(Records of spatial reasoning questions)
————————
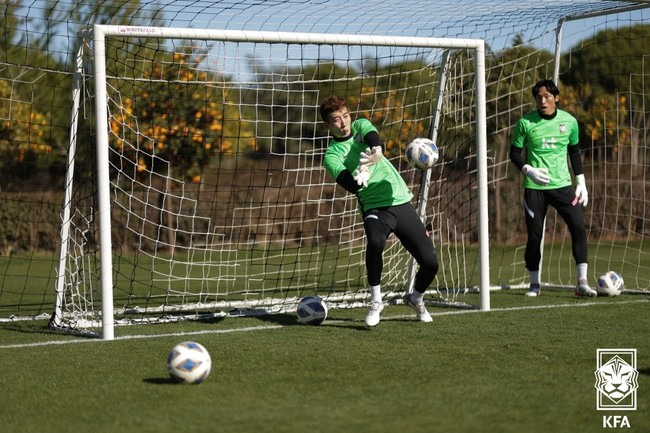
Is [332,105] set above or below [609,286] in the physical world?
above

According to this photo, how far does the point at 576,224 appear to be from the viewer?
10.2 metres

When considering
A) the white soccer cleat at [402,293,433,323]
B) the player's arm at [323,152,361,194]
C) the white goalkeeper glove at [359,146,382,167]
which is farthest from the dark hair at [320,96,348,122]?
the white soccer cleat at [402,293,433,323]

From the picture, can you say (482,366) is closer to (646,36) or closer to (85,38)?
(85,38)

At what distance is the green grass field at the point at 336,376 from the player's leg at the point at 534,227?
1479 millimetres

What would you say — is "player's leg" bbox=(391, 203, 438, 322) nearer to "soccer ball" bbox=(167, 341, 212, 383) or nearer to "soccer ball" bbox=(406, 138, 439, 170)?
"soccer ball" bbox=(406, 138, 439, 170)

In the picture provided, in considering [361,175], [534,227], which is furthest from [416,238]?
[534,227]

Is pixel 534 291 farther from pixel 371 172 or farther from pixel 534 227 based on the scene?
pixel 371 172

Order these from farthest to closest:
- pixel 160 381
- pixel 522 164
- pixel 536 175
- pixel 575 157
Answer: pixel 575 157, pixel 522 164, pixel 536 175, pixel 160 381

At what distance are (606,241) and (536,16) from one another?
8.68 m

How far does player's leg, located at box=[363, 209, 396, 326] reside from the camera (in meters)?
7.93

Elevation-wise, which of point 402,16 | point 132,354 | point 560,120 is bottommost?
point 132,354

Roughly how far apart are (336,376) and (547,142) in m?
5.05

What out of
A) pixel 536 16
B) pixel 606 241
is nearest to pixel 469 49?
pixel 536 16

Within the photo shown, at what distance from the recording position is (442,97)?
10141 millimetres
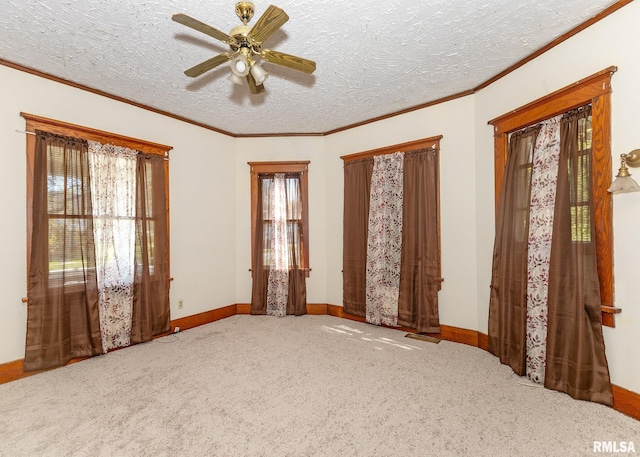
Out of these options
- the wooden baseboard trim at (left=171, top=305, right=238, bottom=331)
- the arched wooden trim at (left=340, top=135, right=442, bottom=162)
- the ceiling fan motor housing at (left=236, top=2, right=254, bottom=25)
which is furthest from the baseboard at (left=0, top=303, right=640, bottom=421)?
the ceiling fan motor housing at (left=236, top=2, right=254, bottom=25)

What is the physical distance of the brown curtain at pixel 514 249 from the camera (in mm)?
2678

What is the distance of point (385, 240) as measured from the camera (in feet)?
13.1

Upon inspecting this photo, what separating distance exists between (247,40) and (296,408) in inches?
98.5

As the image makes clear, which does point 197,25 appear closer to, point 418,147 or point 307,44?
point 307,44

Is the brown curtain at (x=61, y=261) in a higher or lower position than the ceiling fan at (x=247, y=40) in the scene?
lower

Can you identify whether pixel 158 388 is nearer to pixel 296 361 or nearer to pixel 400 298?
pixel 296 361

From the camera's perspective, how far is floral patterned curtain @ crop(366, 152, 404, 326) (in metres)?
3.90

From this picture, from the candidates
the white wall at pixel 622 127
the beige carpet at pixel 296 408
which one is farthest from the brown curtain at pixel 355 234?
the white wall at pixel 622 127

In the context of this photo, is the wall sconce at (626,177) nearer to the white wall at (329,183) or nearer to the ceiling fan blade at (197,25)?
the white wall at (329,183)

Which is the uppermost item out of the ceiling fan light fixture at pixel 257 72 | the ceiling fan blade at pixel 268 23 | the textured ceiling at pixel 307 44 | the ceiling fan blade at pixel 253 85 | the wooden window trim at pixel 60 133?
the textured ceiling at pixel 307 44

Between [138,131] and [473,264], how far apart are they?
4.20 meters

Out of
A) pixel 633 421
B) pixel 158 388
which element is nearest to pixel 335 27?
pixel 158 388

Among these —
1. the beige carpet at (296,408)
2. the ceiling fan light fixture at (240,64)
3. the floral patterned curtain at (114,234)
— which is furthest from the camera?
the floral patterned curtain at (114,234)

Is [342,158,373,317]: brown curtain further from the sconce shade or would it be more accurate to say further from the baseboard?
the sconce shade
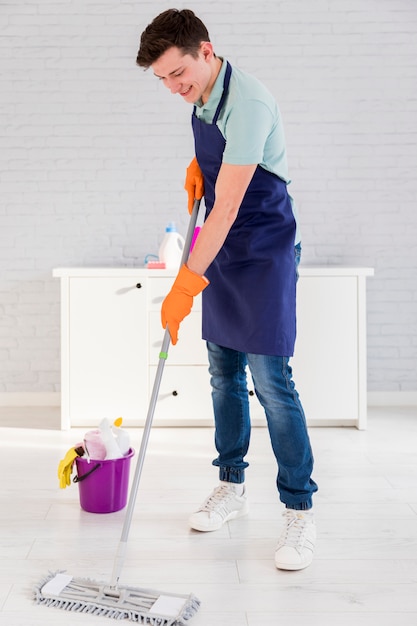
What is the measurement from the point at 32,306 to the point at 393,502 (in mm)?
2134

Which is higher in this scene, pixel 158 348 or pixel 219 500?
pixel 158 348

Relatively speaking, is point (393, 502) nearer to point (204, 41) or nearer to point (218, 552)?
point (218, 552)

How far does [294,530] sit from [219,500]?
0.29 meters

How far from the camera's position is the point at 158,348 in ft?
10.4

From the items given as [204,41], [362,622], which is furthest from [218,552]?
[204,41]

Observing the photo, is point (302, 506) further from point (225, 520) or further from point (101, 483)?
point (101, 483)

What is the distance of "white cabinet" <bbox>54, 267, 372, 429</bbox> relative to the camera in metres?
3.14

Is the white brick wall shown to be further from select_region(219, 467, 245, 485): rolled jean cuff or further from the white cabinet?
select_region(219, 467, 245, 485): rolled jean cuff

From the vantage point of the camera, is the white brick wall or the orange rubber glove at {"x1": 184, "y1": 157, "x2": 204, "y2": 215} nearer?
the orange rubber glove at {"x1": 184, "y1": 157, "x2": 204, "y2": 215}

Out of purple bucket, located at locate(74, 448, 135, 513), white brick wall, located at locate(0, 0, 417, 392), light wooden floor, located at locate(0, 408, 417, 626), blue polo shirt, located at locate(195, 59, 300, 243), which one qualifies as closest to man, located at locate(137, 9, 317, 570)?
blue polo shirt, located at locate(195, 59, 300, 243)

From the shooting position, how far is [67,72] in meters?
3.59

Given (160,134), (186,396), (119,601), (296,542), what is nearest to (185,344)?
(186,396)

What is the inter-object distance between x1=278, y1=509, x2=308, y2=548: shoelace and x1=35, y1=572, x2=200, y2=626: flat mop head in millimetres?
332

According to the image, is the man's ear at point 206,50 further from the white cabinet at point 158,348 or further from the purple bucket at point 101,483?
the white cabinet at point 158,348
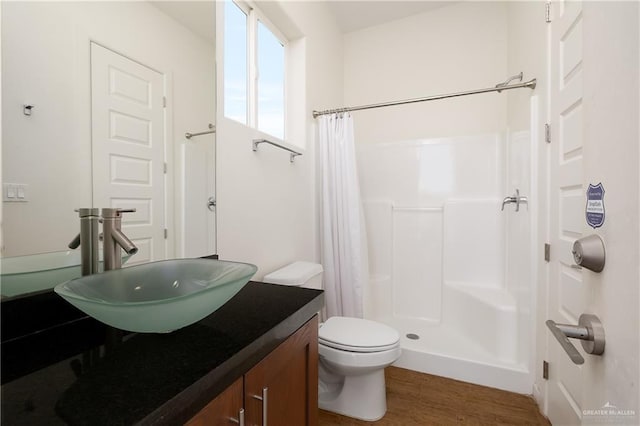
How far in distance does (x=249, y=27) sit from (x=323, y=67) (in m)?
0.86

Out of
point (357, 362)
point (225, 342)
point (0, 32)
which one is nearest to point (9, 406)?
point (225, 342)

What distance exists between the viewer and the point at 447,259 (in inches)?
96.7

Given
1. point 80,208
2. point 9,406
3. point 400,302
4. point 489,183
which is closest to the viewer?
point 9,406

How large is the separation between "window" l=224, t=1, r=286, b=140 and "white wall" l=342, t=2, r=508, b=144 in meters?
0.59

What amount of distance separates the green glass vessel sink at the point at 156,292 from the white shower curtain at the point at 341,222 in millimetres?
1306

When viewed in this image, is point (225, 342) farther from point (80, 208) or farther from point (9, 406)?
point (80, 208)

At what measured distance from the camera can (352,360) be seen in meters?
1.45

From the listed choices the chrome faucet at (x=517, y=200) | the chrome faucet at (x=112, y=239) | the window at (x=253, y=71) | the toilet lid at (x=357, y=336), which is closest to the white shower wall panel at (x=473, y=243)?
the chrome faucet at (x=517, y=200)

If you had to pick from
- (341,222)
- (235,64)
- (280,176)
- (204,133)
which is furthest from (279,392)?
(235,64)

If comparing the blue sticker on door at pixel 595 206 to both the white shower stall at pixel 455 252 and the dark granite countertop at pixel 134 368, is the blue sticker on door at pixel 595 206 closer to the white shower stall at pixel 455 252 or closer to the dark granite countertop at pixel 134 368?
the dark granite countertop at pixel 134 368

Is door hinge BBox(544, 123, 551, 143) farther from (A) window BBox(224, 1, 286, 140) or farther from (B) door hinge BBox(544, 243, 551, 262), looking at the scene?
(A) window BBox(224, 1, 286, 140)

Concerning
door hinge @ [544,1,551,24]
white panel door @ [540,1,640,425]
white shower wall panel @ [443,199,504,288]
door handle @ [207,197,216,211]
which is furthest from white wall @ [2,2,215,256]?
white shower wall panel @ [443,199,504,288]

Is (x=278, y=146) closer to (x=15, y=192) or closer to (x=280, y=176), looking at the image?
(x=280, y=176)

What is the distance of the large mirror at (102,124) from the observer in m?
0.70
————————
▶ GIVEN TASK:
Set down, unchanged, the line that contains "Is (x=278, y=146)" together with every later line in the records, through the last one.

▶ EXERCISE OUTPUT:
Is (x=278, y=146) closer to (x=15, y=192) or closer to (x=280, y=176), looking at the image?
(x=280, y=176)

What is the distance of the large mirror at (102,124) from the observer in m?
0.70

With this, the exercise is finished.